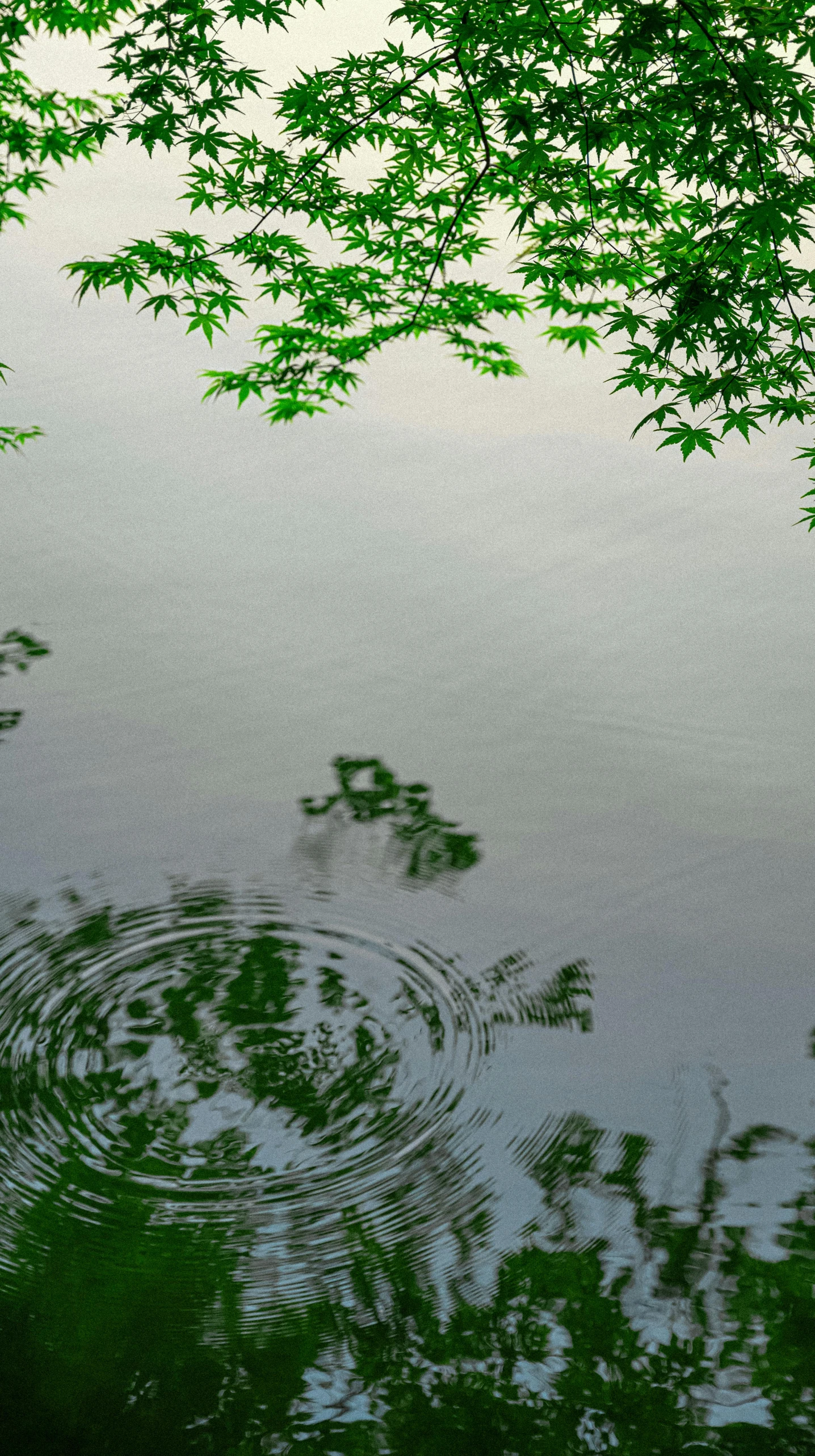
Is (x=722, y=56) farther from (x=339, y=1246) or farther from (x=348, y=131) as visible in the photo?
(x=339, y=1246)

...

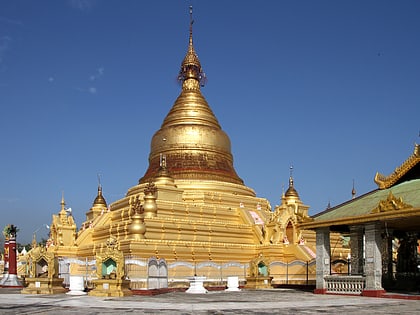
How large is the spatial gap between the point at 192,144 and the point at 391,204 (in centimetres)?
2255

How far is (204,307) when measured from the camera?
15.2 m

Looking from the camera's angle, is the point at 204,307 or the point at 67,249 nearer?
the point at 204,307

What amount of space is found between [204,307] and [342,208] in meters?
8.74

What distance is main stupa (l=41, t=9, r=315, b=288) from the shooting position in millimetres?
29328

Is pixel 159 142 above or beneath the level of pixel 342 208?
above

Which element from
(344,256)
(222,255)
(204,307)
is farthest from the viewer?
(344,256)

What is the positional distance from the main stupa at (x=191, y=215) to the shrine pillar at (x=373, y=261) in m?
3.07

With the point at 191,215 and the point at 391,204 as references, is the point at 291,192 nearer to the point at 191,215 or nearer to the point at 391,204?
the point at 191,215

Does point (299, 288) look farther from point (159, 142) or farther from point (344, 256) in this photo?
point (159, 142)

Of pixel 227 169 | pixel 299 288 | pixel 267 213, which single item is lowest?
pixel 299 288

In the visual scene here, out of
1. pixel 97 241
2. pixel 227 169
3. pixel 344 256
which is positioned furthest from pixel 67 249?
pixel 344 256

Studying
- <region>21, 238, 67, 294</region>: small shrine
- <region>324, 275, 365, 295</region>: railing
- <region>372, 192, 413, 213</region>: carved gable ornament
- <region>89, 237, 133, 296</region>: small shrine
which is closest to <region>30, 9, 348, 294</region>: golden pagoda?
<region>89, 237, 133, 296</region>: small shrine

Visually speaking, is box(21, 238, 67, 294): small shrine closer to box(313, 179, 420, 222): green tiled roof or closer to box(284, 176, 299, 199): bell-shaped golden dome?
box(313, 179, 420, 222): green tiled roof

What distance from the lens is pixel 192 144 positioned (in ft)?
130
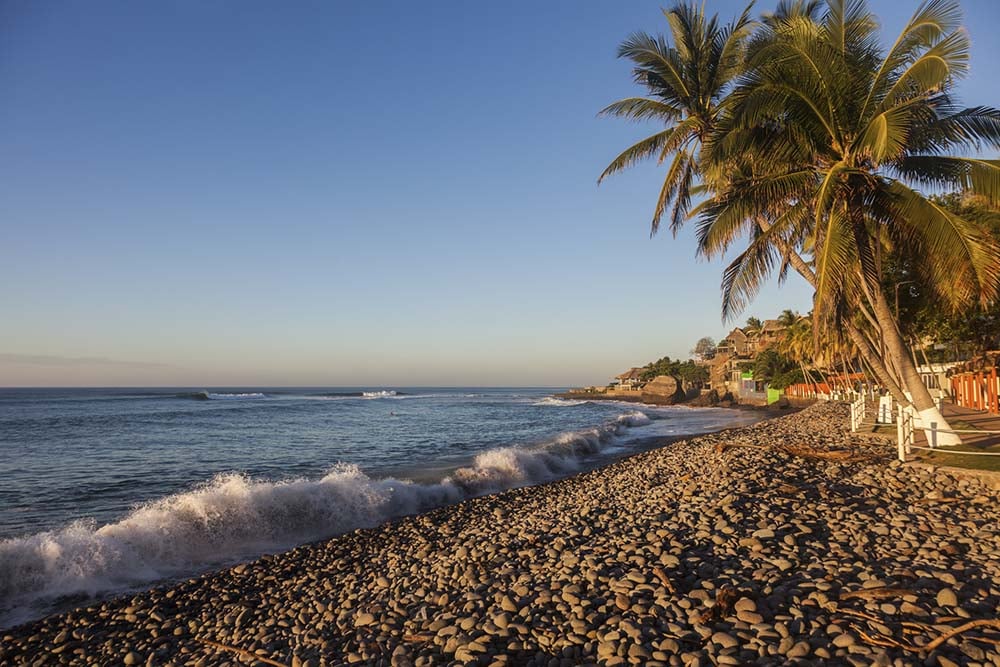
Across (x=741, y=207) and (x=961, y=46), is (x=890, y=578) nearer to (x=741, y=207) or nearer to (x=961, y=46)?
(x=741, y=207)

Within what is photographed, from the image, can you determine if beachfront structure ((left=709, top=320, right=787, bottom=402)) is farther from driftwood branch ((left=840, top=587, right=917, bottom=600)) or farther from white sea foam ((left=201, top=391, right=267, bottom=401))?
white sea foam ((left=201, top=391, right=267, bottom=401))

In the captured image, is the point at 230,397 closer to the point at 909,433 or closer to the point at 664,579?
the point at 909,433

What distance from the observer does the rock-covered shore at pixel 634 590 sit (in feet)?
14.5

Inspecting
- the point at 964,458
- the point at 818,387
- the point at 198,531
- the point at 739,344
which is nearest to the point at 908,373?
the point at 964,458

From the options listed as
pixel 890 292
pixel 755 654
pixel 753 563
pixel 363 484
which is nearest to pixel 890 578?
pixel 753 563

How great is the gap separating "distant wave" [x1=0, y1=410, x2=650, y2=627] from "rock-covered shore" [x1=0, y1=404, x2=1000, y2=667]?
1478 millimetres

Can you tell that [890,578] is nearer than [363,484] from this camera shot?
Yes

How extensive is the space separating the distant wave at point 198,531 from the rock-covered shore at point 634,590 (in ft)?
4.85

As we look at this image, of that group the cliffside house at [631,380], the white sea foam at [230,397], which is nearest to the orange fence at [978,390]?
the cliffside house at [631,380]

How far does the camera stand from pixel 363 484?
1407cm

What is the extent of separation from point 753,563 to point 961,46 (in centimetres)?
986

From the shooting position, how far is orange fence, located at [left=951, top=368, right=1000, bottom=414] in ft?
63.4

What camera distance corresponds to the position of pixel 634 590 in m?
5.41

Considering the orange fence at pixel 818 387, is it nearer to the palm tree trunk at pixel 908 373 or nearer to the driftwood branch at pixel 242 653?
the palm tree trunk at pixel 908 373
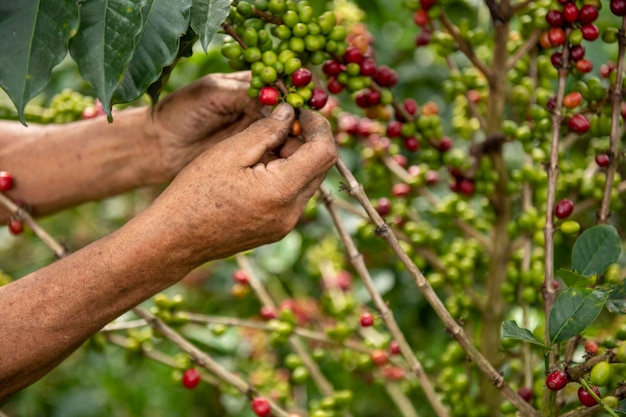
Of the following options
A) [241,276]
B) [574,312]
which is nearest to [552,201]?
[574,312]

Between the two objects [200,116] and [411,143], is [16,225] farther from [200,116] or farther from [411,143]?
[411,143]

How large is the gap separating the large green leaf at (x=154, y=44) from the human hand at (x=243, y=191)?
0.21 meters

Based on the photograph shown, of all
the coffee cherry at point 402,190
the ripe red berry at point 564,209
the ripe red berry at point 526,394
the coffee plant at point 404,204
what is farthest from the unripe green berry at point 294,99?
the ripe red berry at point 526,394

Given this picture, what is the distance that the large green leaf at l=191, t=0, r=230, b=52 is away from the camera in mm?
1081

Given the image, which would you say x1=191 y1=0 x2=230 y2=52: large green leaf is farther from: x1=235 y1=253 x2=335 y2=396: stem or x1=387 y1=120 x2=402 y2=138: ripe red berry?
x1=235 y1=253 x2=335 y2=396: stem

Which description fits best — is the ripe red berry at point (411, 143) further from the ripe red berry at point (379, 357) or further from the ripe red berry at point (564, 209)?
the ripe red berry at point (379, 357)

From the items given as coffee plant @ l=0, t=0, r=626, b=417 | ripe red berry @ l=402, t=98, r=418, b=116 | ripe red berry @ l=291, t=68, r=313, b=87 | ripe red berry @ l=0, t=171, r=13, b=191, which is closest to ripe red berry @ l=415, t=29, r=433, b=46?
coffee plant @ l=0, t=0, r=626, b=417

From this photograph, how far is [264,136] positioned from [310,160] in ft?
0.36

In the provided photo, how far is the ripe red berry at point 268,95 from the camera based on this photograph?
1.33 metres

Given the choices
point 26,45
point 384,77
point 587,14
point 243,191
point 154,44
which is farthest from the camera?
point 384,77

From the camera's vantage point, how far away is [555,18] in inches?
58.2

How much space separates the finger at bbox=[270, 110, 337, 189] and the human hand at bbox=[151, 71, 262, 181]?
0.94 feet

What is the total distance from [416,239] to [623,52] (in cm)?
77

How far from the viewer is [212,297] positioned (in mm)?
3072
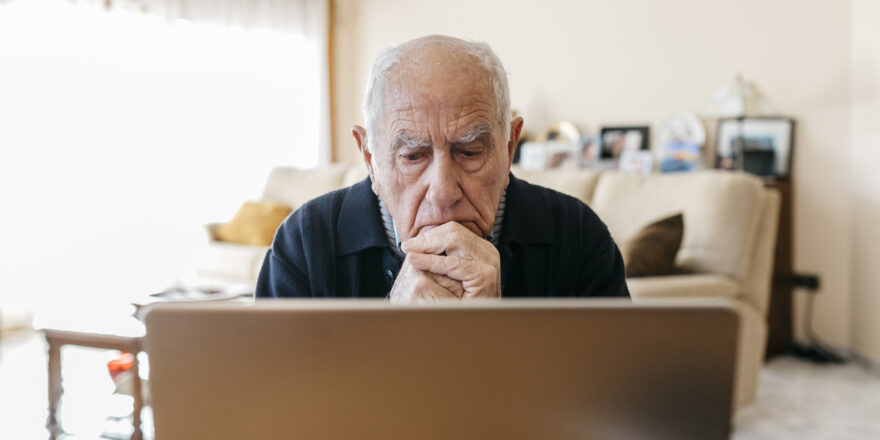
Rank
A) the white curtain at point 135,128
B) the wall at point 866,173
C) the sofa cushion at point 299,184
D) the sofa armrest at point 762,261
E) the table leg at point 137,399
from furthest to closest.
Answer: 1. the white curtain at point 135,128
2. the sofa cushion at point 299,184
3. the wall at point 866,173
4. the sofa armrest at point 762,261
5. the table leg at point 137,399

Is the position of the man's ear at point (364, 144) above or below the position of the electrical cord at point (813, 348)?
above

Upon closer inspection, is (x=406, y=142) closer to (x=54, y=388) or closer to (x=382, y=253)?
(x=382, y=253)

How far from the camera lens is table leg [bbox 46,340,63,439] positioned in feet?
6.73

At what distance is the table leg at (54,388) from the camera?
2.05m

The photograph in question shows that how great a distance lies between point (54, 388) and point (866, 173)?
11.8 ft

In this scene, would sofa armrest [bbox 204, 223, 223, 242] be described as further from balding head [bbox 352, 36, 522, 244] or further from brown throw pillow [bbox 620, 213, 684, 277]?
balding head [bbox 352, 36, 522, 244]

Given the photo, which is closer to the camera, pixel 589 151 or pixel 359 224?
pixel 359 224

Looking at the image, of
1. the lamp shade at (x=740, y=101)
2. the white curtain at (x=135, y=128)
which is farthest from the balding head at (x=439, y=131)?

TASK STATEMENT: Count the lines in the rows above that contain the string "centimetres", with case taken into account, and reply with that number alone.

RESULT: 2